Regarding Jobs, the stories are endless, and somewhat legendary. He certainly could be something of a world-class pain to work with. But, he too could bring out the very best in people – more than they knew they had in them. Consider these revealing excerpts from the Walter Isaacson book, Steve Jobs:
For all of his obnoxious behavior, Jobs also had the ability to instill in his team an esprit de corps. After tearing people down, he would find ways to lift them up and make them feel that being part of the Macintosh project was an amazing mission. Every six months he would take most of his team on a two-day retreat at a nearby resort.

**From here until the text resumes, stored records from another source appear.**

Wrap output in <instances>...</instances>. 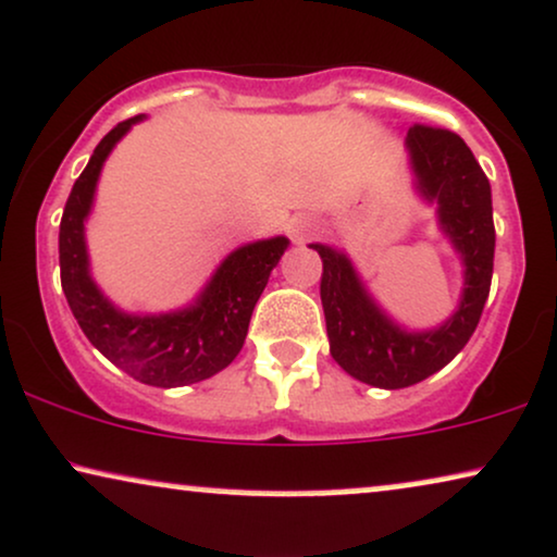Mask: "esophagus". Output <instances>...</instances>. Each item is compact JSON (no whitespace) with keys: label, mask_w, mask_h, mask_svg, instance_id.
I'll return each mask as SVG.
<instances>
[{"label":"esophagus","mask_w":557,"mask_h":557,"mask_svg":"<svg viewBox=\"0 0 557 557\" xmlns=\"http://www.w3.org/2000/svg\"><path fill=\"white\" fill-rule=\"evenodd\" d=\"M311 231H313V225L308 223V220H293L290 236H293V240H296V244H304V240L311 236Z\"/></svg>","instance_id":"1"}]
</instances>
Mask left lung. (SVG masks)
<instances>
[{
  "instance_id": "8db88e82",
  "label": "left lung",
  "mask_w": 557,
  "mask_h": 557,
  "mask_svg": "<svg viewBox=\"0 0 557 557\" xmlns=\"http://www.w3.org/2000/svg\"><path fill=\"white\" fill-rule=\"evenodd\" d=\"M414 189L435 205L438 227L465 264L457 311L441 326L412 332L381 311L345 251L311 244L321 264V306L330 352L352 379L379 388H405L433 376L470 343L493 280L495 227L491 181L459 134L414 124L407 132Z\"/></svg>"
}]
</instances>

Jobs had latched onto what he believed was a key management lesson from his Macintosh experience: You have to be ruthless if you want to build a team of A players. “It’s too easy, as a team grows, to put up with a few B players, and they then attract a few more B players, and soon you will even have some C players,” he recalled. “The Macintosh experience taught me that A players like to work only with other A players, which means you can’t indulge B players.”
“What I’m best at doing is finding a group of talented people and making things with them,” he told the magazine.
Business Week asked him why he treated employees so harshly, Jobs said it made the company better.
…and his great talent, Jobs said, was to “get A performances out of B players.” At Apple, Jobs told him, he would get to work with A players.
The literature about leadership is pretty unanimous about this key role a leader plays. In Liz Wiseman’s book, Multipliers, she writes that the leader has to “multiply” the good effects of the workers, and never diminish them. A good leader “multiplies’ the results of the workers he/she leads. In Kouzes and Pozner’s Encouraging the Heart, they argue that for people to be their best, they must be encouraged, in their hearts, by the one who leads them. And when they are so encouraged, they become more productive, actually better at their jobs.
Whatever Twyla Tharp and Steve Jobs had, or did, it worked. They both developed quite a track record of bringing out the very best in the people who worked for them. (Of course, Twyla Tharp is still at it…).
If you are a leader, this is the test, isn’t it? Are you making your people better? Are you pushing them to do more than they even knew they could do? Are you making the average much better, and the best even better still?
If not, you’ve got some leadership skills to develop.